## QUELLTEXT
Landau Kriminologe: Andere Kultur kann, muss aber keine Rolle bei der Tat in Kandel gespielt haben

„Mia warum?“: Trauernde drücken Ende Dezember ihre Anteilnahme mit unterschiedlichen Utensilien vor dem Drogeriemarkt in Kandel
»Mia warum?«: Trauernde drücken Ende Dezember ihre Anteilnahme mit unterschiedlichen Utensilien vor dem Drogeriemarkt in Kandel aus, in dem die 15-jährige Mia von einem angeblich gleichaltrigen afghanischen Flüchtling erstochen wurde. Die Tat hat deutschlandweit eine Debatte über den Umgang mit minderjährigen Flüchtlingen ausgelöst.

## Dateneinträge
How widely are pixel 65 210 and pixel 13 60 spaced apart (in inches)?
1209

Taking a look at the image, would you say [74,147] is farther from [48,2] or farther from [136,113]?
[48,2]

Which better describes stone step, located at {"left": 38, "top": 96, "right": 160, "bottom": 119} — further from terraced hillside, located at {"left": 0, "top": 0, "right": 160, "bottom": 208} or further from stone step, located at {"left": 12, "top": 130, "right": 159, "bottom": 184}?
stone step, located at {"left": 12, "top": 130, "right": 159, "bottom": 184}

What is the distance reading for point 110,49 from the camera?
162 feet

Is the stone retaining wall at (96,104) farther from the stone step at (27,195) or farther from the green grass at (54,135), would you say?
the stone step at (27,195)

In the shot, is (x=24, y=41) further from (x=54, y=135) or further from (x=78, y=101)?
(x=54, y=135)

## AUFGABEN
1. Schreiben Sie aus dem Artikel über die Tat in Kandel den Abschnitt von „Landau Kriminologe: Andere“ bis „minderjährigen Flüchtlingen ausgelöst.“ wortgetreu ab.
2. Beantworten Sie anhand des Artikels über die Tat in Kandel folgende Fragen:
(a) Welchen Beruf hat die Person, die in der Überschrift genannt wird?
(b) Vor welchem Geschäft drücken Trauernde ihre Anteilnahme aus?
(c) Worüber hat die Tat eine deutschlandweite Debatte ausgelöst?
3. Setzen Sie den Artikel über die Tat in Kandel im Anschluss an seinen letzten Satz fort.

## ANTWORTEN
1.
Landau Kriminologe: Andere Kultur kann, muss aber keine Rolle bei der Tat in Kandel gespielt haben

„Mia warum?“: Trauernde drücken Ende Dezember ihre Anteilnahme mit unterschiedlichen Utensilien vor dem Drogeriemarkt in Kandel
»Mia warum?«: Trauernde drücken Ende Dezember ihre Anteilnahme mit unterschiedlichen Utensilien vor dem Drogeriemarkt in Kandel aus, in dem die 15-jährige Mia von einem angeblich gleichaltrigen afghanischen Flüchtling erstochen wurde. Die Tat hat deutschlandweit eine Debatte über den Umgang mit minderjährigen Flüchtlingen ausgelöst.

2.
(a) Die Person ist Kriminologe.
(b) Die Trauernden drücken ihre Anteilnahme vor dem Drogeriemarkt in Kandel aus.
(c) Die Tat hat eine Debatte über den Umgang mit minderjährigen Flüchtlingen ausgelöst.

3.
Christian Pfeiffer hat vergangene Woche eine Studie über Flüchtlingskriminalität vorgelegt. Die Resonanz war riesig. Der frühere Leiter des Kriminologischen Forschungsinstituts spricht am Donnerstagabend in Landau über Politik und Angst.

Herr Pfeiffer, nach der Bluttat von Kandel ist eine Debatte über den Umgang mit minderjährigen Flüchtlingen entbrannt. Es schwingt dabei auch die Frage mit, ob andere Kulturen gewaltbereiter sind als unsere. Wie lautet Ihre Antwort darauf?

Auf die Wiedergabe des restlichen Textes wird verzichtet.